Watches can get stuck
Hello!
After upgrading from 31.x to 32.x of this library, I am noticing that occasionally watches can get "stuck", even when they have a timeout configured. I haven't able to repro it locally with a debugger because it seems to take an arbitrary/long amount of time to repro in production (many hours/days). From the logging I was able to gather it appears that the async generator returned by stream() is just never yielding anything again, and never times out. I am not seeing any exceptions being thrown. I am running in GKE and observing this behavior on both K8s version 1.31 and 1.32.
I am going to try wrapping the async generator stream() in a class that will time out after a bit longer than the configured watch timeout so that I can confirm where it's getting stuck.
Some code snippets for the watching:
async def watch_pods(app):
app['state'].pods = {}
async with ApiClient() as api_client:
v1_api = client.CoreV1Api(api_client)
while True:
try:
# Load a full list of pods
app['state'].pods = {}
resource_version = await get_all_pods(app, v1_api)
app['state'].k8s_last_update = time.time()
wipe_cache = False
# Stream changes to pods with the watch API
while not wipe_cache:
wipe_cache, resource_version = await watch_k8s_stream(app, v1_api.list_pod_for_all_namespaces,
resource_version, on_pod_event)
LOGGER.info("Wiping pod cache")
except asyncio.CancelledError:
LOGGER.info("Cancelling K8s Pod watch")
break
except Exception as e:
LOGGER.exception(f"Uncaught Exception in K8s Pod watch: {e}")
await asyncio.sleep(10)
async def watch_k8s_stream(app, v1_api_func, resource_version, callback, **kwargs):
LOGGER.debug(f"Starting {v1_api_func.__name__} stream from resource version {resource_version}")
latest_version = resource_version
try:
async with watch.Watch().stream(v1_api_func, resource_version=latest_version, allow_watch_bookmarks=False,
timeout_seconds=180, **kwargs) as stream:
async for event in stream:
evt, obj = event['type'], event['object']
if evt == 'ERROR':
LOGGER.warning(f"Got error from {v1_api_func.__name__} stream: {obj}. Clearing cache and restarting watch")
return True, latest_version
latest_version = obj.metadata.resource_version
app['state'].k8s_last_update = time.time()
if evt == "BOOKMARK":
continue
# Call the provided callback with the event details
callback(app, evt, obj)
LOGGER.debug(f"Stream {v1_api_func.__name__} End")
LOGGER.debug(f"Watch {v1_api_func.__name__} closed")
except ApiException as e:
LOGGER.log(logging.INFO if e.status == 410 else logging.ERROR, f"Got error from {v1_api_func.__name__} stream: {e}. Clearing cache and restarting watch")
return True, latest_version
return False, latest_version
Yeah I can confirm it seems to be getting stuck somewhere inside the async generator.

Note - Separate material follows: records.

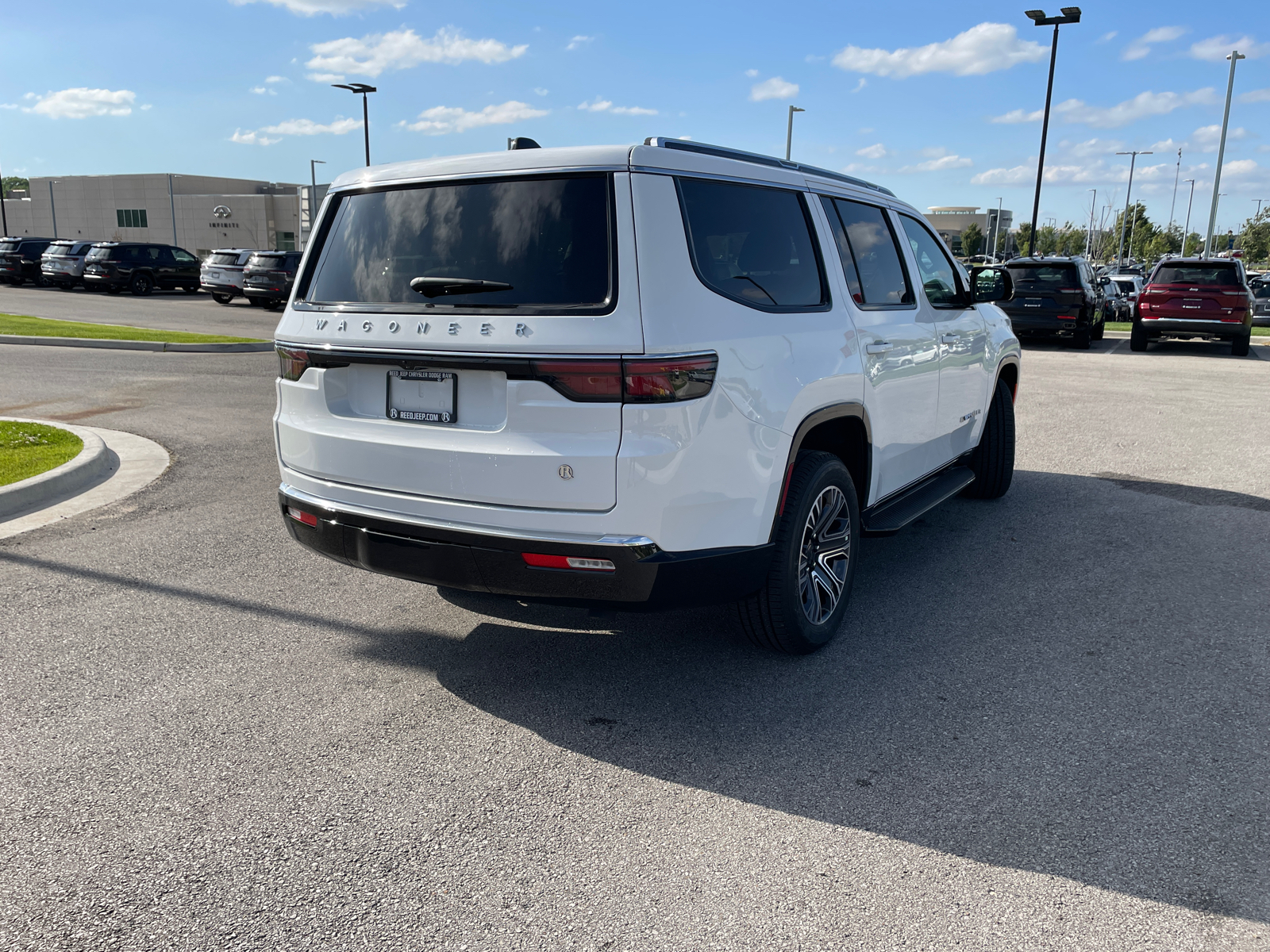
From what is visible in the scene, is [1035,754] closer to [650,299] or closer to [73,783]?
[650,299]

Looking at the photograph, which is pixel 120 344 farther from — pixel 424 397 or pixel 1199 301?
pixel 1199 301

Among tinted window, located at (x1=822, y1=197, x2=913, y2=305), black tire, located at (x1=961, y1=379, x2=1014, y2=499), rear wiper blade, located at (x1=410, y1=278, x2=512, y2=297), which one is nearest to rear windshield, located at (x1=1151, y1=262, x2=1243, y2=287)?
black tire, located at (x1=961, y1=379, x2=1014, y2=499)

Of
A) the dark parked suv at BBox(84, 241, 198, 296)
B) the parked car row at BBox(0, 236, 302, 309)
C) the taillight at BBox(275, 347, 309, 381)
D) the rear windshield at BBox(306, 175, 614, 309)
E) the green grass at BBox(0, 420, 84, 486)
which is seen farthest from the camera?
the dark parked suv at BBox(84, 241, 198, 296)

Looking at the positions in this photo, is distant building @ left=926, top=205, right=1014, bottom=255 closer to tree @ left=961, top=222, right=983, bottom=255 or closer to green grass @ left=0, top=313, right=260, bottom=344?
tree @ left=961, top=222, right=983, bottom=255

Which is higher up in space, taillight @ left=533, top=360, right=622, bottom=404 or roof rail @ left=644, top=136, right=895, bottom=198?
roof rail @ left=644, top=136, right=895, bottom=198

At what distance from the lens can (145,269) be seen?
1325 inches

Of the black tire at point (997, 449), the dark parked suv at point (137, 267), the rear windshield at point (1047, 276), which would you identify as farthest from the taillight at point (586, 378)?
the dark parked suv at point (137, 267)

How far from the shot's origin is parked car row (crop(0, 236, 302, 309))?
28219 mm

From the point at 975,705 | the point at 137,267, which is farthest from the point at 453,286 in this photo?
the point at 137,267

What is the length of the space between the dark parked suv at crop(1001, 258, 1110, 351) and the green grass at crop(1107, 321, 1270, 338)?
6.11 meters

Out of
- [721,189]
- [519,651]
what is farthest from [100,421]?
[721,189]

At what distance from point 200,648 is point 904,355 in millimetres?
3519

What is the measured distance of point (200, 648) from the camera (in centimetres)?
425

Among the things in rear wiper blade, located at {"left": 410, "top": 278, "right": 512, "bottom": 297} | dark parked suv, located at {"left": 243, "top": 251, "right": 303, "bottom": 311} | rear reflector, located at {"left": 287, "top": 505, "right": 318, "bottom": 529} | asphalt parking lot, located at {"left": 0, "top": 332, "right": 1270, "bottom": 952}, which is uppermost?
rear wiper blade, located at {"left": 410, "top": 278, "right": 512, "bottom": 297}
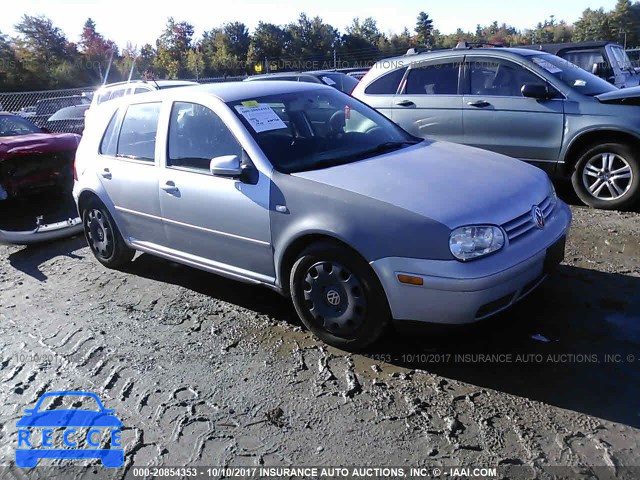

I wrapped it to raise an exception if there is more than 200s between events, and that went off, even though the timeout_seconds on the watch is set to 180s.
Thanks for reporting the issue.
Starting from version v32.0.0 a bug related to timeout on the client side has been fixed (#337). In the previous version the timeout was always set to 5 minutes, but now it's disabled by default as in the official Kubernetes client. It may be important in your case so I suggest adding _request_timeout too to prevent getting stuck on te TCP level. More information about timeouts: https://github.com/kubernetes-client/python/blob/master/examples/watch/timeout-settings.md
async with watch.Watch().stream(v1_api_func, resource_version=latest_version, allow_watch_bookmarks=False,
timeout_seconds=600, _request_timeout=300, **kwargs) as stream:
async for event in AsyncIteratorWithTimeout(stream, timeout=630):
I tried setting _request_timeout as well, but I am not sure that is working either. With the above code I am still seeing the 630s timeout on the iterator go off.
I am also seeing a bunch of these as well:
Uncaught Exception in K8s Pod watch: Response payload is not completed: <TransferEncodingError: 400, message='Not enough data for satisfy transfer length header.'>